Re: Occupy Wall Street - 11/12/11 04:39 AM

Originally Posted By: Capo de La Cosa Nostra


I can tell you that you're not in the 1%, regardless of whether you agree with these protests or not.


Actually this was the line I was referring to when I said you made a blanket statement. Excuse me if I misunderstood, or misinterpreted it.

And I'm not saying that I am, just saying it doesn't take as much as people may think it does to qualify, that's all.

*waves to the IRS who are probably preparing an audit as I type...
Posted By: Capo de La Cosa Nostra

Re: Occupy Wall Street - 11/12/11 05:13 PM

Originally Posted By: carmela
Originally Posted By: Capo de La Cosa Nostra


I can tell you that you're not in the 1%, regardless of whether you agree with these protests or not.


Actually this was the line I was referring to when I said you made a blanket statement. Excuse me if I misunderstood, or misinterpreted it.
In that case it was a specific presumption, not a general dismissal. I based it on your location and your general board activity; if you were one of the wealthiest people in New Jersey - beyond merely being "comfortably well-off" - I can't imagine you'd be spending much time on a message board. It's a pretty class-limited hobby, I think.

Quote:
And I'm not saying that I am, just saying it doesn't take as much as people may think it does to qualify, that's all.
I don't know what you're actually trying to imply here. Is it that the "richest one percent of people in the US, who take in nearly a quarter of the country's yearly income* and who control around 40 per cent* of its overall wealth" do not, in fact, constitute one per cent?

That's quite the mathematical mind-fuck. It actually makes no sense to anyone who thinks about its contradictory implications for more than half a serious second.

* Twenty-five years ago, the richest one per cent took in 12 per cent of the country's yearly income and controlled 33 per cent of its wealth. The kind of concentration that has obviously occurred in the last quarter century cannot possibly happen without the other ninety-nine per cent seeing themselves controlling less and less of the wealth.

▶ **Material provided**

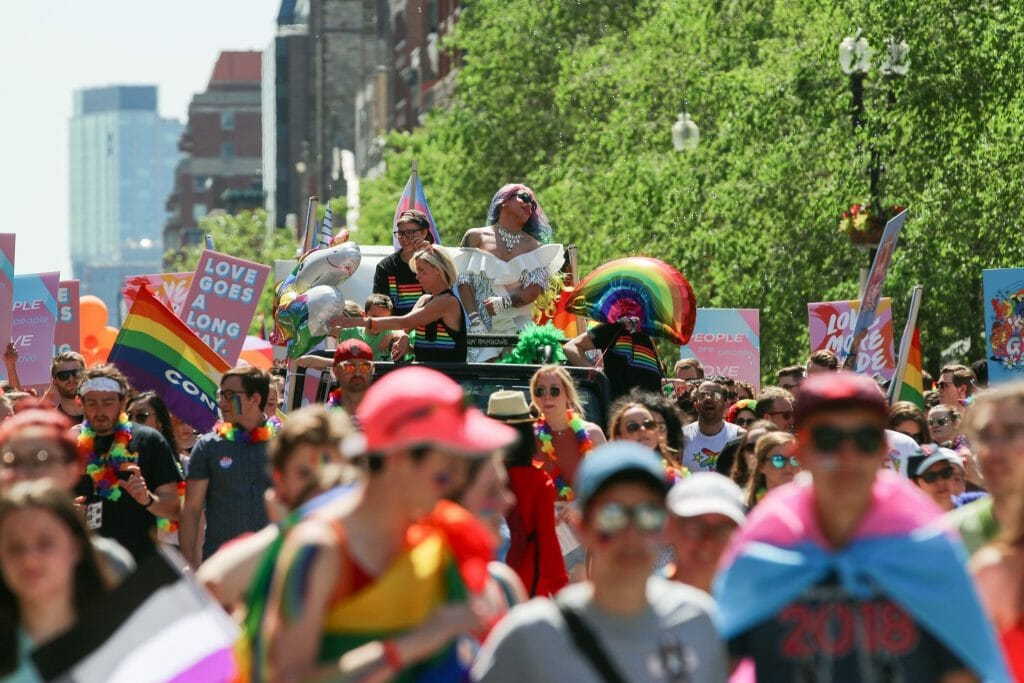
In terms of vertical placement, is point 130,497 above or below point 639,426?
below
--
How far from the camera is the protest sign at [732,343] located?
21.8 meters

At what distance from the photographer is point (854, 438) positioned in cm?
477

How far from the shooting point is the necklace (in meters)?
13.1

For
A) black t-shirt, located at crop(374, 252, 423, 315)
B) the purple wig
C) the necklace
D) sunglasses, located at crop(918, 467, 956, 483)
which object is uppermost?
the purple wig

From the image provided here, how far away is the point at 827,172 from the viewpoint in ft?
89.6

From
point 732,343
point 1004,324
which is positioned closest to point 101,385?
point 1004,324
---
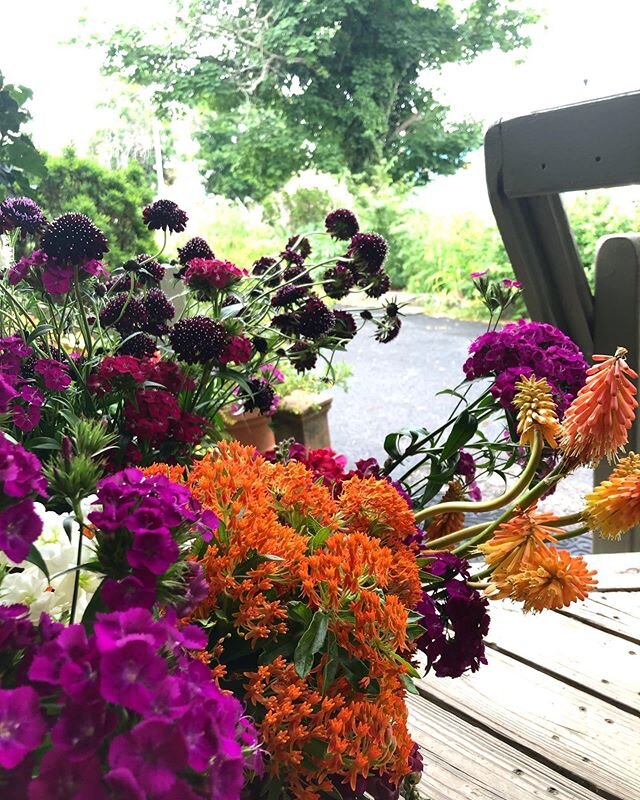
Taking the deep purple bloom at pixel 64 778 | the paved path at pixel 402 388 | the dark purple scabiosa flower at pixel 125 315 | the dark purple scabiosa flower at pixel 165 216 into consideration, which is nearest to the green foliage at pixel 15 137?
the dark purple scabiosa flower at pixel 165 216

▶ **Task item**
Quote everything in the Occupy Wall Street forum thread above from "In that case" down to "one per cent?", word for word.

▶ **Response for this exercise**
In that case it was a specific presumption, not a general dismissal. I based it on your location and your general board activity; if you were one of the wealthiest people in New Jersey - beyond merely being "comfortably well-off" - I can't imagine you'd be spending much time on a message board. It's a pretty class-limited hobby, I think.

Quote:
And I'm not saying that I am, just saying it doesn't take as much as people may think it does to qualify, that's all.
I don't know what you're actually trying to imply here. Is it that the "richest one percent of people in the US, who take in nearly a quarter of the country's yearly income* and who control around 40 per cent* of its overall wealth" do not, in fact, constitute one per cent?